To maximally exploit the opportunities of this technology, a hybrid printing solution using copper (Cu) inks is proposed that addresses both circuit density optimization and the integration of solderable, surface mount components. The hybrid approach leverages the respective strengths of two industrially pervasive printing processes, namely inkjet and screen-printing, on the same device. The inkjet technique enables fine lines and spacing of conductive traces with minimal ink consumption. Further, the technique does not rely on design-specific hard tooling, such as masks, thus allowing immediate correction or fine-tuning of device designs. On the other hand, the strength of screen-printing lies in its capability to cost-effectively print the thicker deposits necessary for reliable component connections. The use of a Cu ink renders these deposits compatible with the industry standard SAC305 solder used in high volume PCB surface mount assembly.
This presentation will first review the key process steps of the hybrid copper printing method as developed at the MiQro Innovation Collaboration Center (C2MI) in collaboration with École de Technologie Supérieure (ETS). Using an AWT High-Tech Micro clamshell flatbed screen printer and a Ceradrop F-Serie Inkjet printer, the resultant traces were simultaneously sintered using a photonic curing technology on a Novacentrix PulseForge Invent system. This curing method yielded prints with a resistivity of 3,5*10-7Ωm with the screen printed CP-009 Novacentrix ink and 2,4*10-7Ωm with the inkjet printed Dycotec DM-CUI-5002 ink while maintaining a 5B adhesion rating (ASTM D3359-17 method).
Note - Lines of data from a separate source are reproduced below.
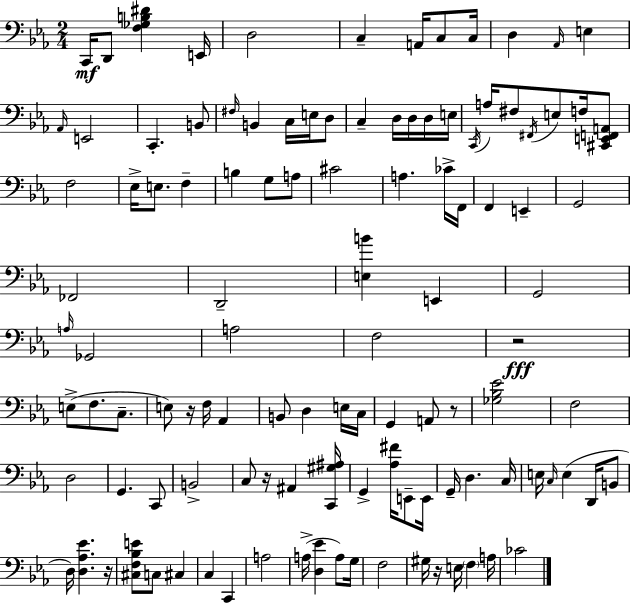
C2/s D2/e [F3,Gb3,B3,D#4]/q E2/s D3/h C3/q A2/s C3/e C3/s D3/q Ab2/s E3/q Ab2/s E2/h C2/q. B2/e F#3/s B2/q C3/s E3/s D3/e C3/q D3/s D3/s D3/s E3/s C2/s A3/s F#3/e F#2/s E3/e F3/s [C#2,E2,F2,A2]/e F3/h Eb3/s E3/e. F3/q B3/q G3/e A3/e C#4/h A3/q. CES4/s F2/s F2/q E2/q G2/h FES2/h D2/h [E3,B4]/q E2/q G2/h A3/s Gb2/h A3/h F3/h R/h E3/e F3/e. C3/e. E3/e R/s F3/s Ab2/q B2/e D3/q E3/s C3/s G2/q A2/e R/e [Gb3,Bb3,Eb4]/h F3/h D3/h G2/q. C2/e B2/h C3/e R/s A#2/q [C2,G#3,A#3]/s G2/q [Ab3,F#4]/s E2/e E2/s G2/s D3/q. C3/s E3/s C3/s E3/q D2/s B2/e D3/s [D3,Ab3,Eb4]/q. R/s [C#3,F3,Bb3,E4]/e C3/e C#3/q C3/q C2/q A3/h A3/s [D3,Eb4]/q A3/e G3/s F3/h G#3/s R/s E3/s F3/q A3/s CES4/h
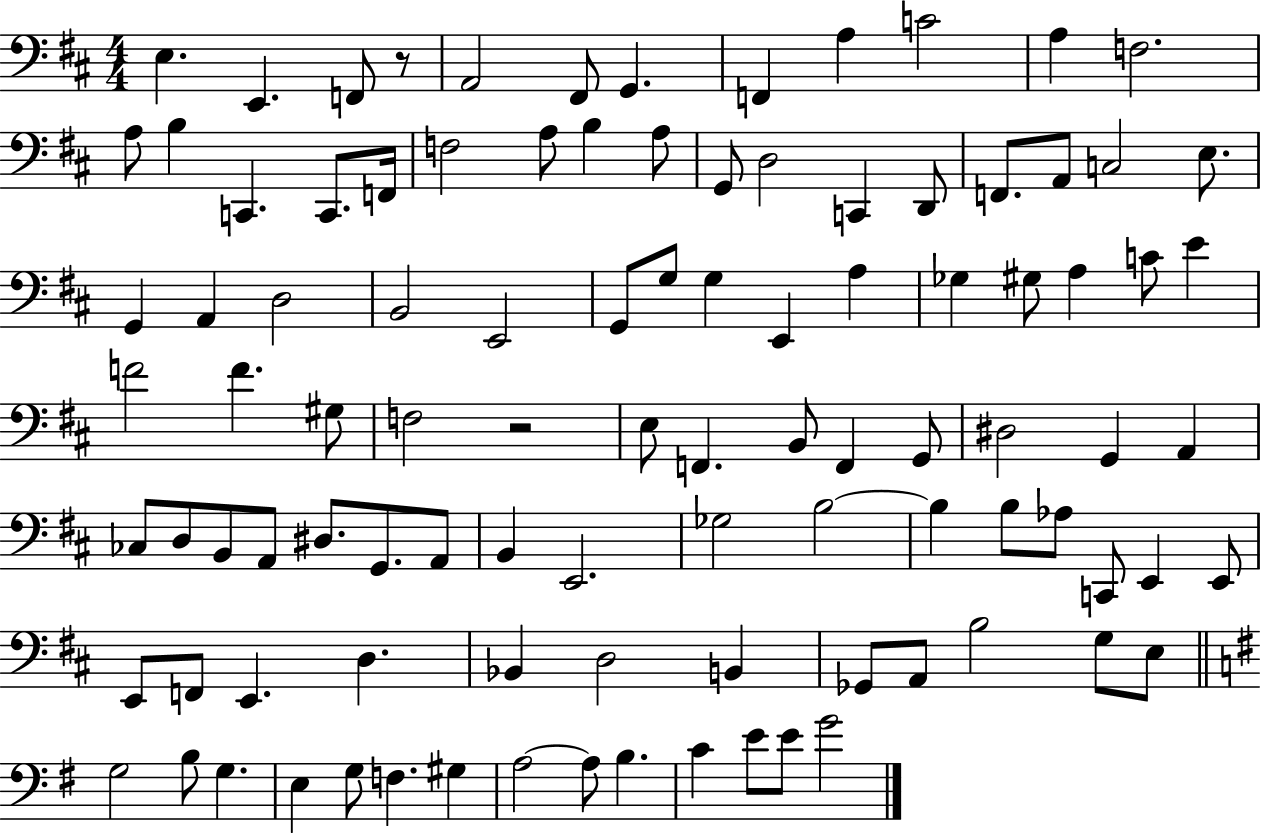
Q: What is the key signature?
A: D major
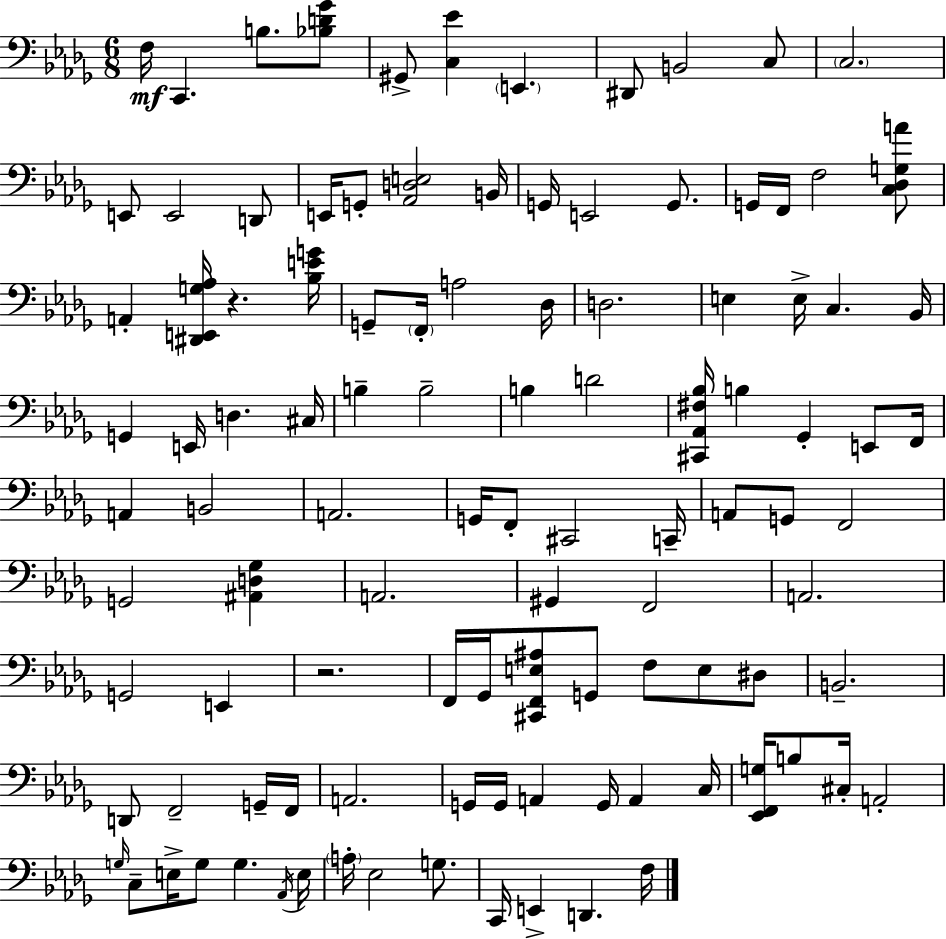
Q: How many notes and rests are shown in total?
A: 107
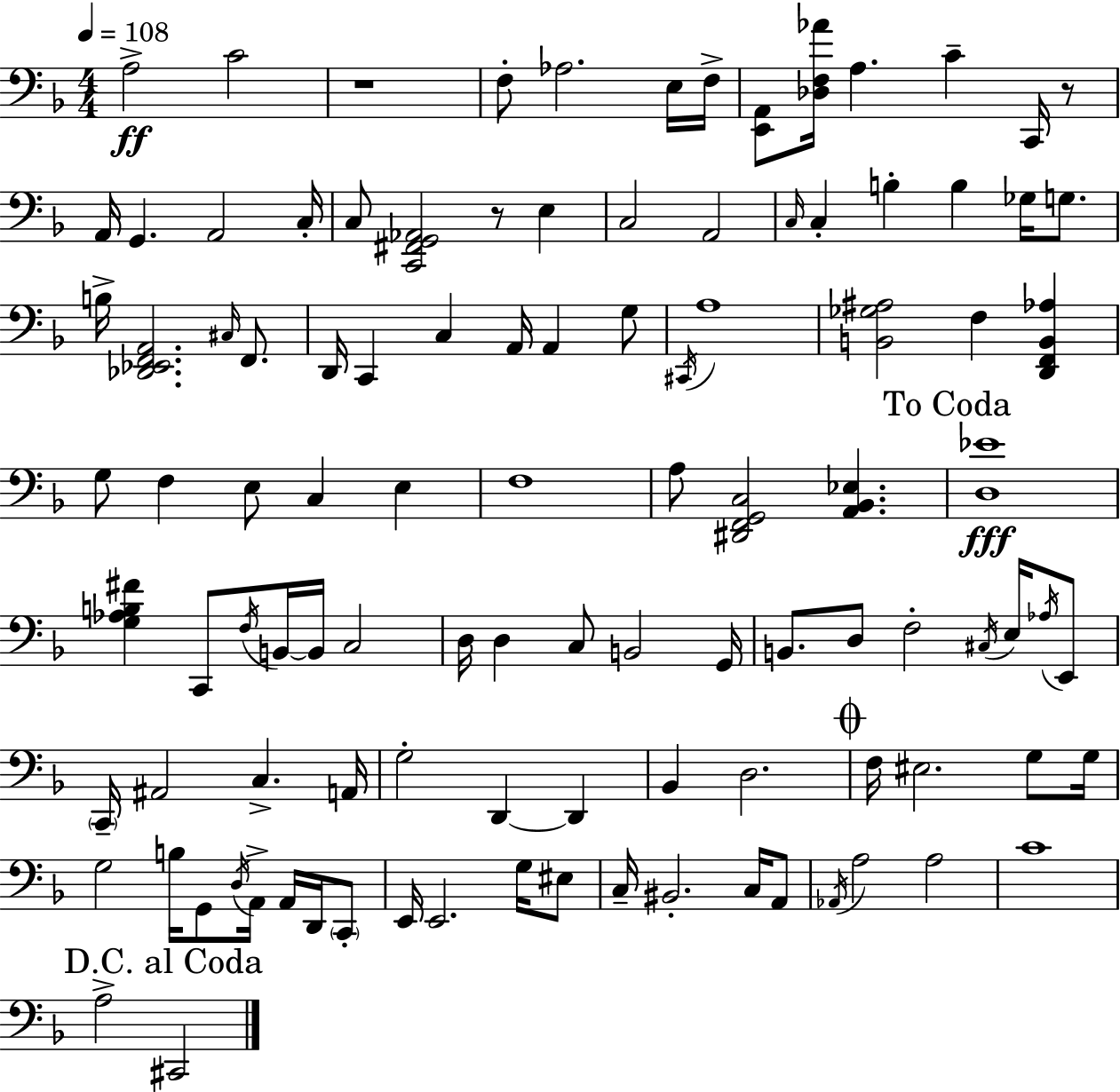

Surface mount assembly results are then presented. A no clean SAC 305 solder paste was applied to the Cu prints using an industrial scale ASM component attach assembly line (ASM DEC paste screener, ASM TX series component placement machine and Heller 1913 MK5 14 zones reflow oven) at C2MI. Solder join integrity and solder-copper interactions are discussed in the context of industry standard application requirements.